INSTRUCTIONS TO FOLLOW: Copy out the lines of the entries below word for word, beginning with the line containing "As seen here, out of" and ending with the line containing "Among the foliage", both included.

Excerpts of spatial question data:
________________

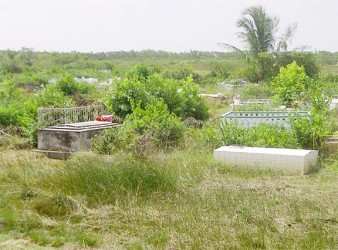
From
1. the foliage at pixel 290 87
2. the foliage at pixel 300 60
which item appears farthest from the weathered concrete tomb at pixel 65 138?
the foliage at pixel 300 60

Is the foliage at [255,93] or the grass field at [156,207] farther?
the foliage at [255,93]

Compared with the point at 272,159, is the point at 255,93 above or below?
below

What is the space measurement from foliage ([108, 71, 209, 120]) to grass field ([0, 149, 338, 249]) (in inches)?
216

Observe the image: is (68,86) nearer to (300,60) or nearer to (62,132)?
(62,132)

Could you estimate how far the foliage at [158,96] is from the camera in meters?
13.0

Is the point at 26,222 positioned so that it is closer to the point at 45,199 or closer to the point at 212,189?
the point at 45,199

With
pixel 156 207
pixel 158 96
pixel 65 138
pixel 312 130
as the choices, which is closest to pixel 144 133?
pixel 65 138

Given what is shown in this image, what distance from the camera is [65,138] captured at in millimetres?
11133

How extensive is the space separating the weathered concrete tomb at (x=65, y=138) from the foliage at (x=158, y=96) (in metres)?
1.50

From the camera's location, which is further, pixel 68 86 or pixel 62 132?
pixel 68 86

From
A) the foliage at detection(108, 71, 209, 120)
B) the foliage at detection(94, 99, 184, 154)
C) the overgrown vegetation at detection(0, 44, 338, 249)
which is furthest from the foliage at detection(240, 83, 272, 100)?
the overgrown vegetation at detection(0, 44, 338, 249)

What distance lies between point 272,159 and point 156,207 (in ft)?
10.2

________________

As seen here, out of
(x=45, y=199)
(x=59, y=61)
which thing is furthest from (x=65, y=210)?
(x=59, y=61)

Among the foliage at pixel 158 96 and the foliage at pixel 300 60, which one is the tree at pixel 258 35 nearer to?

________________

ANSWER BELOW:
As seen here, out of
(x=45, y=199)
(x=59, y=61)
which thing is furthest from (x=65, y=210)?
(x=59, y=61)

Among the foliage at pixel 158 96 and the foliage at pixel 300 60, which one is the tree at pixel 258 35 nearer to?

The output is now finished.